The Chains of Legalism

By Caroline Kraft

Legalism keeps you safe. Then again, so does prison.

Like a convict willingly strolling into a cell, I find myself falling into the trap of legalism time and again. To be honest, legalism is an easy default for a girl who has grown up in the church. Instead of relying on discernment or wisdom, I can simply create a list of rules and vow to never break them. This is the ultimate protection from sin, right?

Of course, this plan has pitfalls too. For one, I inevitably end up breaking my own rules. I also tend to apply my rules to others. I set myself up for failure and judgment in every area of my life…even chocolate!

Anyone who knows me well knows how I feel about chocolate. It isn’t just that I find the taste of chocolate perfectly delightful, but that I have very strong convictions about what kind of chocolate I buy. For years now I have tried to purchase only fair trade chocolate in an attempt to alleviate the demand for cocoa harvested by child slaves in Africa. The only problem with these convictions (besides the fact that I have to go without many of my formerly favorite snacks) is that they tend to make other people uncomfortable. You see, it’s hard for people to believe that I’m not judging them while I watch them feast on Hershey’s bars because they know I’d never eat one myself. The same goes for those with convictions pertaining to eating meat or drinking alcohol.

This issue is addressed in Romans 14 where Paul writes:

“Let not the one who eats despise the one who abstains, and let not the one who abstains pass judgment on the one who eats, for God has welcomed him.”

It’s pretty clear isn’t it? (Read the whole chapter for so much more wisdom on this subject.) There is nothing wrong with personal convictions until they become impersonal. The moment I’ve placed my personal convictions on anyone else, I’ve passed judgment. Legalism directly fosters pride, and pride is the number one cause of spiritual deafness.

We need to remind ourselves often of the fact that the Bible only states so many things in black and white terms. The rest is left to The Spirit. He will convict and lead us individually through wisdom and discernment. Is one blood-bought soul really holier than another?
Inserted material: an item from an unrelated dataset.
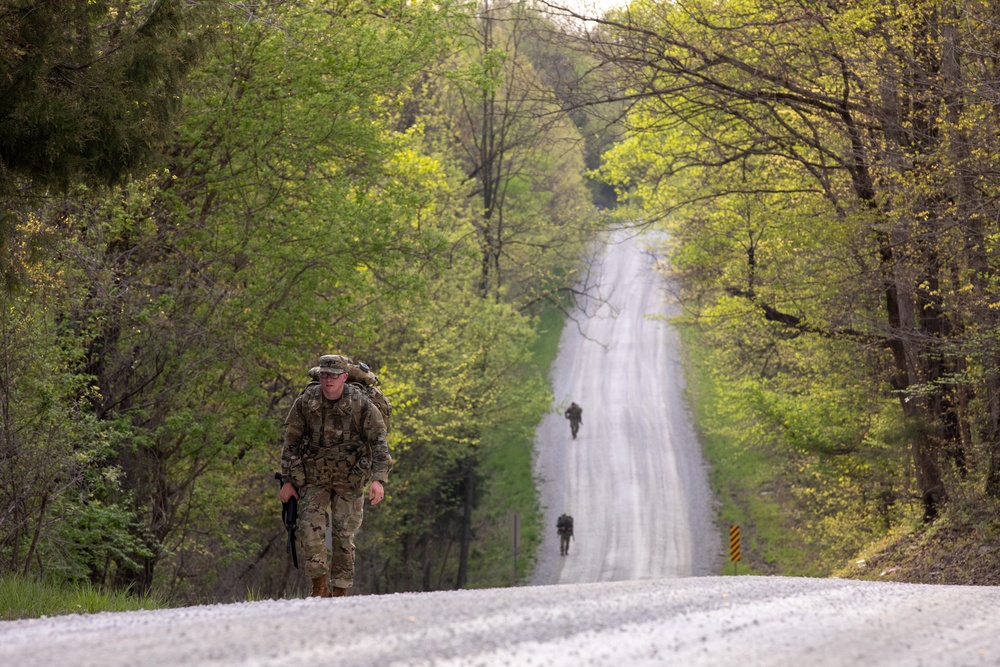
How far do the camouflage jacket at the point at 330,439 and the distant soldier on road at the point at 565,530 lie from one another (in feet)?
82.8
Or have we simply taken our opinions and labeled them as doctrine?

Later in Romans 14, Paul wisely states: “For the kingdom of God is not a matter of eating and drinking but of righteousness and peace and joy in the Holy Spirit.  Whoever thus serves Christ is acceptable to God and approved by men. So then let us pursue what makes for peace and for mutual upbuilding.” (vs. 17-19)

Seek righteousness, but run from the chains of legalism like a slave who’s just been set free! Jesus came that we might have freedom and only a free man can unbind another.